With regard to onboard pickup's for recording... The Troubadour album was made using just the early Mike Vanden Mimesis single coil pickup system with the pre-amp as an all in one unit in the jack. These pickups were extraordinary and did the job superbly at a time when I had no budget for recording, this was in the days BEFORE I became the rich and famous rock God that I am today...JOKE JOKE GRIN GRIN
Seriously tho, they did a great job for me, obviously you can tell that it was made using pickups, and of course you really can't beat a miked up sound in my opinion.The Mimesis had an onboard mike where you could blend between the two. Fishman now produce these as their Rare Earth models, I have been using them constantly since the mid 90s.
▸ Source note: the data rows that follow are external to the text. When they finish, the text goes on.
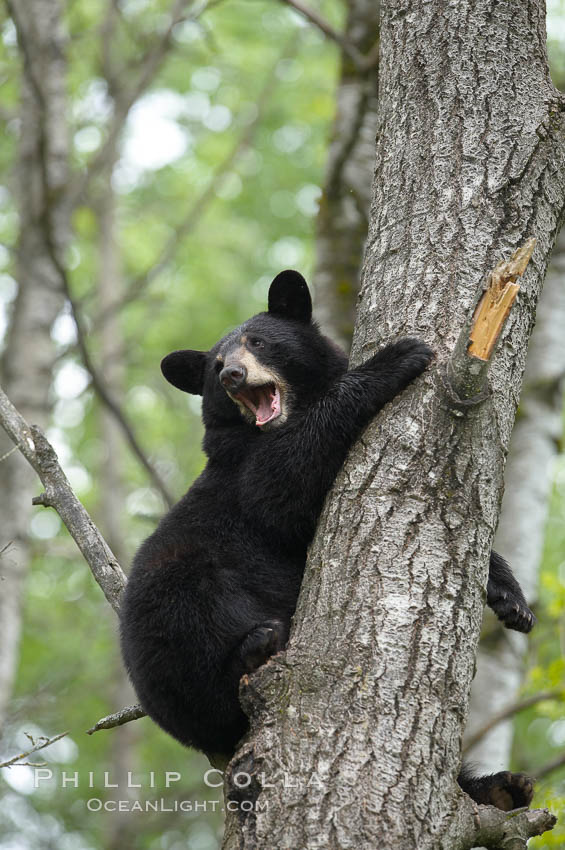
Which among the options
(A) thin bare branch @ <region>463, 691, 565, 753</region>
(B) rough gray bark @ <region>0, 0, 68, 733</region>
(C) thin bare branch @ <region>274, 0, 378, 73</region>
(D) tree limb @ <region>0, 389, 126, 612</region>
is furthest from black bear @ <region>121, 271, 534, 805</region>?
(B) rough gray bark @ <region>0, 0, 68, 733</region>

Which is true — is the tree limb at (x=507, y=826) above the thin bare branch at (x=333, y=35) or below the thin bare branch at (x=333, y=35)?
below

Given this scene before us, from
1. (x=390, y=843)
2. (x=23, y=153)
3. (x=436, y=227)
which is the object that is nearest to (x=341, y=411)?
(x=436, y=227)

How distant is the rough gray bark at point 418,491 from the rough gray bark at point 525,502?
13.4 feet

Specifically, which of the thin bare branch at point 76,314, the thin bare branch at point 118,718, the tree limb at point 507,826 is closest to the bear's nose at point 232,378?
→ the thin bare branch at point 118,718

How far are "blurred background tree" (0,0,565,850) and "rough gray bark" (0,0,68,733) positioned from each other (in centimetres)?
3

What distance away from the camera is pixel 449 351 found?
3.33 m

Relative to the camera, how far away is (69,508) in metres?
3.91

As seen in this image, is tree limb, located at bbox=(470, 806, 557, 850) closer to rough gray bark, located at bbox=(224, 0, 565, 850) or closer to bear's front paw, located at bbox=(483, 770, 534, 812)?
rough gray bark, located at bbox=(224, 0, 565, 850)

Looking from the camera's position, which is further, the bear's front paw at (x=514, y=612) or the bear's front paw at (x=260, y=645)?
the bear's front paw at (x=514, y=612)

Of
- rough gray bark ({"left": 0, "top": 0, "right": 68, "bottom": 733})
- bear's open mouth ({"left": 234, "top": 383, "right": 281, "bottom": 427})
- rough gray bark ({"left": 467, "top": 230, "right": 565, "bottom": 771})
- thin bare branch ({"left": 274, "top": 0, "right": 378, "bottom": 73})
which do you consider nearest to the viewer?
bear's open mouth ({"left": 234, "top": 383, "right": 281, "bottom": 427})

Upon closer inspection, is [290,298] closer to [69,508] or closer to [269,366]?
[269,366]

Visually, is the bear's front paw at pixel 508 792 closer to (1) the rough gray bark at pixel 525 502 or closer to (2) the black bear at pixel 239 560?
(2) the black bear at pixel 239 560

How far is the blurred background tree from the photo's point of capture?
25.8 feet

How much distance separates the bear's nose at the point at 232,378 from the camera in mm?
4637
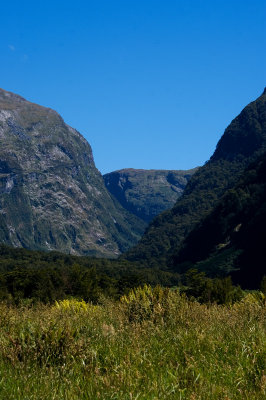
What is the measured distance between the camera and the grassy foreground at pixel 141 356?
606cm

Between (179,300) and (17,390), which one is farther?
(179,300)

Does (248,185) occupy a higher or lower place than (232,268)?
higher

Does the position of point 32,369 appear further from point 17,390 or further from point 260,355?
point 260,355

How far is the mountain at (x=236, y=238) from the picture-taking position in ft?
400

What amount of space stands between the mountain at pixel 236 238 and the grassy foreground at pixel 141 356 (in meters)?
105

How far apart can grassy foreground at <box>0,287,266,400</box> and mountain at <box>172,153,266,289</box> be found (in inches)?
4139

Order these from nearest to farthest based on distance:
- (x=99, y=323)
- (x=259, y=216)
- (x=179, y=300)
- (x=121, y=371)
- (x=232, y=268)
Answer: (x=121, y=371) → (x=99, y=323) → (x=179, y=300) → (x=232, y=268) → (x=259, y=216)

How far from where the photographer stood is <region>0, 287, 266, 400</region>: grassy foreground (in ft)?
19.9

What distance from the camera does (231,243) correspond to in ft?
489

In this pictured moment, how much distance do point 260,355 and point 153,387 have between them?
2195 mm

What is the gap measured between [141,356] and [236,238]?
145m

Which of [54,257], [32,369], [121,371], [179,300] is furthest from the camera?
[54,257]

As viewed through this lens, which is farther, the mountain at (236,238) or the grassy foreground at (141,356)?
the mountain at (236,238)

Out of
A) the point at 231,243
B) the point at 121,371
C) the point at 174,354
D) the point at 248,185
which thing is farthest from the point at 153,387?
the point at 248,185
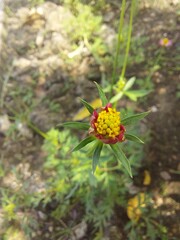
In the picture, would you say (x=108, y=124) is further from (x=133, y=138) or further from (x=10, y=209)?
(x=10, y=209)

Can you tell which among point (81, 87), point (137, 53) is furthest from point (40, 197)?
point (137, 53)

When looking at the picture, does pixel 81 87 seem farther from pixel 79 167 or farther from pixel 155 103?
pixel 79 167

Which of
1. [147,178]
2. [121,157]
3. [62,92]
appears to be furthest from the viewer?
[62,92]

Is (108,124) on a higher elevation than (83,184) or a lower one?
higher

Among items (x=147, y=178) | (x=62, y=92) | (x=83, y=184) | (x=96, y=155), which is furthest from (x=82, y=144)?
(x=62, y=92)

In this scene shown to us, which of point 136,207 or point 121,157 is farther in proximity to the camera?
point 136,207

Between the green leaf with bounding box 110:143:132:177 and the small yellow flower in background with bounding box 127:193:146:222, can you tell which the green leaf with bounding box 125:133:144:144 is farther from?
the small yellow flower in background with bounding box 127:193:146:222
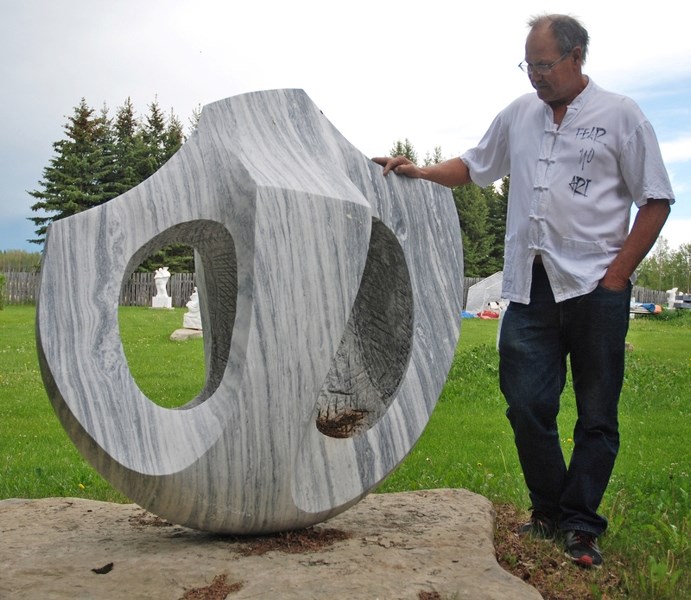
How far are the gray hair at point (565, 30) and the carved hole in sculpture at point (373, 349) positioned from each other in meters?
1.19

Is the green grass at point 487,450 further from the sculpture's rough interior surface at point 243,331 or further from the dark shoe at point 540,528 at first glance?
the sculpture's rough interior surface at point 243,331

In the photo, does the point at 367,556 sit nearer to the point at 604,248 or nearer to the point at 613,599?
the point at 613,599

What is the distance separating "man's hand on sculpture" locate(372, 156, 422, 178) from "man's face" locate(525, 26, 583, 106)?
72 cm

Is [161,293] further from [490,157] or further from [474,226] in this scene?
[490,157]

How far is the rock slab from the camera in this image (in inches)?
127

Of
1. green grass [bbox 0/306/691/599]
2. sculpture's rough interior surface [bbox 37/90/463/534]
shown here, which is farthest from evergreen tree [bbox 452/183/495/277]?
sculpture's rough interior surface [bbox 37/90/463/534]

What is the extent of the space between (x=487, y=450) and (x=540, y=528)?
2.74m

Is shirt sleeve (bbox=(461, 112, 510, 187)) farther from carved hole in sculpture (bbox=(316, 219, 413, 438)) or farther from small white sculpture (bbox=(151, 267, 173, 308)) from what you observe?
small white sculpture (bbox=(151, 267, 173, 308))

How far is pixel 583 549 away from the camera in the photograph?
12.9 ft

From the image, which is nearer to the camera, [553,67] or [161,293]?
[553,67]

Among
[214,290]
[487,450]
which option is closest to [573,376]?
[214,290]

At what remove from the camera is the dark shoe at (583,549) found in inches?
153

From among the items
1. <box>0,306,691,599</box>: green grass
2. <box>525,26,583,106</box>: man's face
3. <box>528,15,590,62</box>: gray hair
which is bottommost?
<box>0,306,691,599</box>: green grass

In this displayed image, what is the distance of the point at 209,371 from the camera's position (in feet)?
14.4
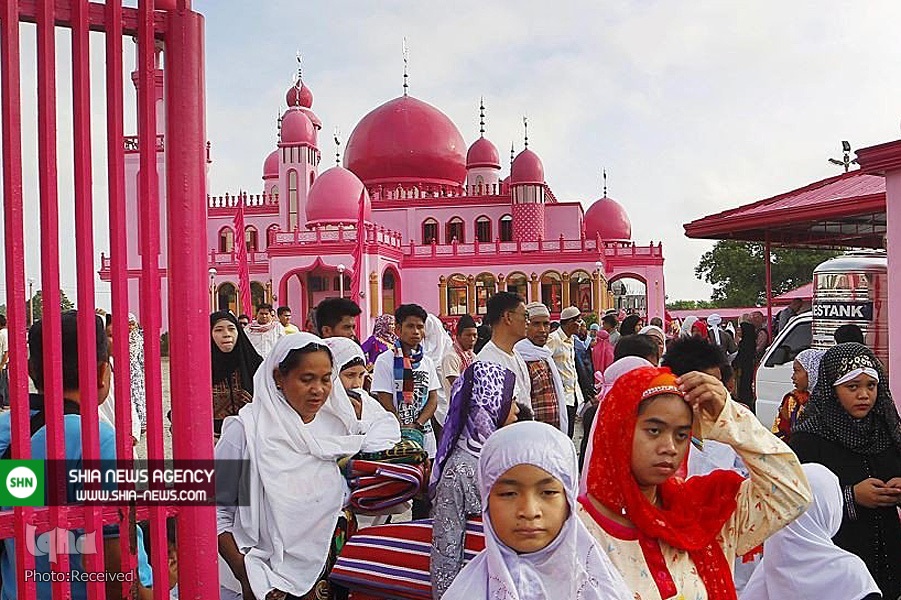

My dear Russ.I was very flattered that you thought my live sound for Summers Night was so good, personally I don't like that under saddle transducer sound, and have yet to find one that suits me, but hey, Martin Simpson and Tommy Emmanuel get a great sound so what do I know, but of course in Tommy's case there is a strong element of mike in there.
I'm still trying to get the ultimate acoustic sound live and in the studio, and I guess it's this quest that keeps us all on our toes and moving forward and creating new sounds.
My thanks to you all for taking SO much time and care over your replies, it means EVER such a lot me.
Be Well all.
Posted: Wed Jun 04, 2008 12:10 am
When I wanted to record my classical guitar I read around the various review sites and also a classical guitar forum I am a member of. I ended up buying a Rode NT 1000, a large capsule condenser mic which I got a good deal on from Sound Control in Birmingham. I am very pleased with the sound quality offered by this and it is very quiet from a noise perspective. A large capsule works well with a nylon strung instrument as the sound level is relatively low so the mic needs to be more sensitive but that means quiet noise gets more noticable. I record directly into the PC by plugging the mic into an EMU 0404 USB 2 Interface. This accepts direct input from 1/4 inch audio jacks and XLR connectors so you can plug microphones and outputs from guitars and effects units and have been very pleased with the results so far.